A nondescript location at New Jalpaiguri station, lack of publicity and the pujas proved to be the undoing of the Museum on Wheels, a train that chronicled the genesis and growth of Indian Railways.
“The idea behind such a museum was to give the feeling of history unfolding within the matrix of its own ambience,” said a senior railway official who is in charge of the museum.
The purpose of the museum is to present the chequered history of the railway to the common man and make him a part of the culture that fostered it, another official said.
Be it worn-out pictures in black and white of Mahatma Gandhi and Lal Bahadur Shashtri with trains in relief or models charting the latest technology, it was all there to see.
There was the forgotten steam engine and relics of toy trains on one hand and charts and models with details of the latest signalling devices and track designs on the other.

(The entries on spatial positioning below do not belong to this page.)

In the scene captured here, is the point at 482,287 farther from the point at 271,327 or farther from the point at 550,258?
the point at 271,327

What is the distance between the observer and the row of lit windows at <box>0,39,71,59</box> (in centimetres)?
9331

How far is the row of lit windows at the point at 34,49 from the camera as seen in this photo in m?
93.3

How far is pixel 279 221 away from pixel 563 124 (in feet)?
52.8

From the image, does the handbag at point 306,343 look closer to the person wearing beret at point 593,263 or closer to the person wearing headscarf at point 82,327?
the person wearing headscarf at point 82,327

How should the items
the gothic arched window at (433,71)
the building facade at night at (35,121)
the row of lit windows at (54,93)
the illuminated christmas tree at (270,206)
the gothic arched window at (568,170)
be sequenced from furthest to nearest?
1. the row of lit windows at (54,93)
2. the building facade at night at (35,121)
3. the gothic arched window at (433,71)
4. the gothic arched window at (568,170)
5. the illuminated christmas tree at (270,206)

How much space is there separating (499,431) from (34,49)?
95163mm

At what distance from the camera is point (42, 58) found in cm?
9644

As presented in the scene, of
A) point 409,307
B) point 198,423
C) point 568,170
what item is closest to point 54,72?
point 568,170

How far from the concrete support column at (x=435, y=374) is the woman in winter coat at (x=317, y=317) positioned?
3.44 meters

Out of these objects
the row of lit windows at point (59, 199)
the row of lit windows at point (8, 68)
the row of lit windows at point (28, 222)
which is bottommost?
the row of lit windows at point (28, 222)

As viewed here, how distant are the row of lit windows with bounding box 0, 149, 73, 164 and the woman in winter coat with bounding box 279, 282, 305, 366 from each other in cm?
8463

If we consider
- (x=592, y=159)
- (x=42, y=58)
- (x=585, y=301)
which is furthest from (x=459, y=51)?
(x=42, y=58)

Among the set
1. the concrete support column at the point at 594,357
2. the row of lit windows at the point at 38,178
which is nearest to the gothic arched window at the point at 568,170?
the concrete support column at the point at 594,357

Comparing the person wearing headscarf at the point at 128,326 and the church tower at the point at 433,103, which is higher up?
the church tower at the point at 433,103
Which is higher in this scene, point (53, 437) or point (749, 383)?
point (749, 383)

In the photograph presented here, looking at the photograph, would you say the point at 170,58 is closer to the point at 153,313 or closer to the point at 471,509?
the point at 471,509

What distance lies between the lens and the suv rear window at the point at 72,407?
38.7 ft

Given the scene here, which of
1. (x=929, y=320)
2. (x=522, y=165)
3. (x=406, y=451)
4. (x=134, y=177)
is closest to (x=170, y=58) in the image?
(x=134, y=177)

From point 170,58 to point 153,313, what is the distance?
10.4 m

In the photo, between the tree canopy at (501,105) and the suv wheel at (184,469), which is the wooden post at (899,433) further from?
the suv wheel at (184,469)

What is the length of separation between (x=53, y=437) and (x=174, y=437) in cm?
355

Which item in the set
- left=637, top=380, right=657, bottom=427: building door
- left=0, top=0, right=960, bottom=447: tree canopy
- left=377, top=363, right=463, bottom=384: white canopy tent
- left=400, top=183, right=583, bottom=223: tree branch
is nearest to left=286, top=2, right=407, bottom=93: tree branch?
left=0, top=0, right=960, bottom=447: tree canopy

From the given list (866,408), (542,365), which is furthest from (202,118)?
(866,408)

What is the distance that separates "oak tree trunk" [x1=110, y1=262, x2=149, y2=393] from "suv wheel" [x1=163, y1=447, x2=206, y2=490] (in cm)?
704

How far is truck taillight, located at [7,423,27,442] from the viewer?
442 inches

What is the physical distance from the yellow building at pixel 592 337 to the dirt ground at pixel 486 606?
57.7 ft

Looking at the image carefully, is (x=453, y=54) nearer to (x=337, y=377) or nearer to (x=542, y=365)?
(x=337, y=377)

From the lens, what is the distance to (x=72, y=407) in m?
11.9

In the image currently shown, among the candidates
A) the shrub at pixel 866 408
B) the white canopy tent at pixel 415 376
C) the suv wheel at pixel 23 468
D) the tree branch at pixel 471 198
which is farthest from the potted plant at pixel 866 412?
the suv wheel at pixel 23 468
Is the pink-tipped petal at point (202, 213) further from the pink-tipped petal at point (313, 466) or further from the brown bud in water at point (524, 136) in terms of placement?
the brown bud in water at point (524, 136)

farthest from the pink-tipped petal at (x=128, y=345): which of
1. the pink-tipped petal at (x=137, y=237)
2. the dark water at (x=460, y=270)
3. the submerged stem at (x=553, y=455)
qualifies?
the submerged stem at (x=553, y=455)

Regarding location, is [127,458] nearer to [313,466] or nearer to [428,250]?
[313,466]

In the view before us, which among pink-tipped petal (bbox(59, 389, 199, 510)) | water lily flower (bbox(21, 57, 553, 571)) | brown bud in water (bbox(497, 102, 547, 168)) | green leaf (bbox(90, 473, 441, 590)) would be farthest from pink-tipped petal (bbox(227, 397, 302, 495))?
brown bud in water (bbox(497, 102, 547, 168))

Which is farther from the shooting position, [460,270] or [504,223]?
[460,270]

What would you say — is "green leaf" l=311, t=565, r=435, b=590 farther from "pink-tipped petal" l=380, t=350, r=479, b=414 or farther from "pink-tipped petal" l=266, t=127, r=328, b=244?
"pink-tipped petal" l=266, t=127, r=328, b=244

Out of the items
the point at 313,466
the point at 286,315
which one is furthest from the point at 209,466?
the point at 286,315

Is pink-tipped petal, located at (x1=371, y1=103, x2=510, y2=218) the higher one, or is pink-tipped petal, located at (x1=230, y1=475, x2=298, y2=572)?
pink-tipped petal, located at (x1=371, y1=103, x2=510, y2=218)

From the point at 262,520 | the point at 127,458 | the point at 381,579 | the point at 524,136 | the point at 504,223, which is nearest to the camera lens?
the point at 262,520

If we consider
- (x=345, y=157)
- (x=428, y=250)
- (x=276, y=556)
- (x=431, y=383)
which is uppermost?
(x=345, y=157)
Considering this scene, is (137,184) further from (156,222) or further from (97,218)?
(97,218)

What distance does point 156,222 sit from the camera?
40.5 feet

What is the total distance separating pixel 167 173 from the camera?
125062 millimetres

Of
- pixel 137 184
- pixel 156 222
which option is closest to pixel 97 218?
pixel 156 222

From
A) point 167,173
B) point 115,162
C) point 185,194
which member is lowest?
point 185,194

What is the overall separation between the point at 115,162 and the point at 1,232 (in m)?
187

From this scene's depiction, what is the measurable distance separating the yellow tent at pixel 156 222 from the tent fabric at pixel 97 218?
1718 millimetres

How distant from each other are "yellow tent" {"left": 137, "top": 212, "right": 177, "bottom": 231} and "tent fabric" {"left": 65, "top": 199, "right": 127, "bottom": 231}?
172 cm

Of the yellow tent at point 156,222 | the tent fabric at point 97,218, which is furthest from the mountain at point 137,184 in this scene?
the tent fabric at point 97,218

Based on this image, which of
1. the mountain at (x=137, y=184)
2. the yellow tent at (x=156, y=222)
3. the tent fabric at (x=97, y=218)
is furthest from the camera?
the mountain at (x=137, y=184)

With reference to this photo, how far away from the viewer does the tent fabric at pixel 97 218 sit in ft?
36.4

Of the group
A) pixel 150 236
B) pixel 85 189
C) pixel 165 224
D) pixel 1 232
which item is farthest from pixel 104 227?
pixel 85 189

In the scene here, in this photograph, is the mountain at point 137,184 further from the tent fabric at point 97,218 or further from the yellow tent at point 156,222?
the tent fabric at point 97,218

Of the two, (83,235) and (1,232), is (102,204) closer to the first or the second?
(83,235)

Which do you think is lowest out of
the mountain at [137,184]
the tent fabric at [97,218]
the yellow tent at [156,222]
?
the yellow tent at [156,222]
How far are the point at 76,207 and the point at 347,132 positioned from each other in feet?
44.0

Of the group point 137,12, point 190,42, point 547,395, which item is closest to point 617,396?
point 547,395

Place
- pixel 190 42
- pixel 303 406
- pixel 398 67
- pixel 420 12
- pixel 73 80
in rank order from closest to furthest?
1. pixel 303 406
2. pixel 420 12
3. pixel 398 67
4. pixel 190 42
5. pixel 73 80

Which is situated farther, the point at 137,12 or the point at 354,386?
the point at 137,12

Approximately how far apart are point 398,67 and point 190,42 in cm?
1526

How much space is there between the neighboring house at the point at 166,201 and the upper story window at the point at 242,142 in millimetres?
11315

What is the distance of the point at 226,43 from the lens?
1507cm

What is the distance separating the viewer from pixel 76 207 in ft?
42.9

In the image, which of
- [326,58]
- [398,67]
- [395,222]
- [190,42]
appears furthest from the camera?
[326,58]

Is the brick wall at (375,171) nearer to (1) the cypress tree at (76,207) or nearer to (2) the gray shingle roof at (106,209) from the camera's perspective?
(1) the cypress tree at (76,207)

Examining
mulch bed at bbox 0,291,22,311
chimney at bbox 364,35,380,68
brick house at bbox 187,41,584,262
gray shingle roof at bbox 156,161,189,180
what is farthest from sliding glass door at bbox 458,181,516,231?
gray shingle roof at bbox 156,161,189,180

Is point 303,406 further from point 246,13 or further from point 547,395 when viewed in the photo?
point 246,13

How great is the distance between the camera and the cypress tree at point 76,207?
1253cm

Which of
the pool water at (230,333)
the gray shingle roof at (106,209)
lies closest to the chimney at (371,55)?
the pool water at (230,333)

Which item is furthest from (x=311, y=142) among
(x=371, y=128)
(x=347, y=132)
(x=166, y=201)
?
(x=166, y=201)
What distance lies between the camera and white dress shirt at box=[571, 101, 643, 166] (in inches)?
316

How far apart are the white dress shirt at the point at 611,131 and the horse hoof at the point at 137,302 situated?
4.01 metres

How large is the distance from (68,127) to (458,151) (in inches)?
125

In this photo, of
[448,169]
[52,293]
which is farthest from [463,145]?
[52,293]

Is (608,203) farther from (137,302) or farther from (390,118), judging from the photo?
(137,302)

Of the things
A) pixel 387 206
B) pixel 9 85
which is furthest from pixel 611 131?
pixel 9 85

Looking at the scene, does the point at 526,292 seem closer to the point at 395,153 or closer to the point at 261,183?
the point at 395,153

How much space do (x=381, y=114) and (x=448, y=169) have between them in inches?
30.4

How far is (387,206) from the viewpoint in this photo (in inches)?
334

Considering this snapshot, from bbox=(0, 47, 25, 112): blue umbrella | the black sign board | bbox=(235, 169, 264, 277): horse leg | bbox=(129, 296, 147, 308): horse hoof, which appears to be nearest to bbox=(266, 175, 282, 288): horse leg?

“The railway system occupies a special place in the hearts of Indians ever since a proposal for a railway network was mooted by a London-based firm before the East India Company in 1844. The display will give the viewer an idea of all that has transpired within the railways during an era before our own,” an official said, summing up the motto of the venture. “That is why we have the past off-set with carefully-crafted models and detailed charts of the present and the foreseeable future.”
The biggest draw of the museum was the compartment devoted to the “feathers” in the Indian Railways’ cap.
The Metro Railway in Calcutta, the Darjeeling Himalayan Railway in the hills, the Nilgiri Mountain Railway and the Matheran Hill Railway held pride of place.
“Elements of sophistication and engineering marvel came together to enrich 'treasures' of the indian railways. Recent additions like anti-collision devices and the like have lent much to the railways’ pro-people orientation.
The railways’ “involvement” with the society has been featured through achievements of sportsmen and personalities in myriad other fields.
The railways are an integral part of the “Indian way of life. There was much more that could have been achieved with exhibitions such as these,” an official said. “Perhaps with more careful planning we can paying proper tribute to the “national psyche,” he added.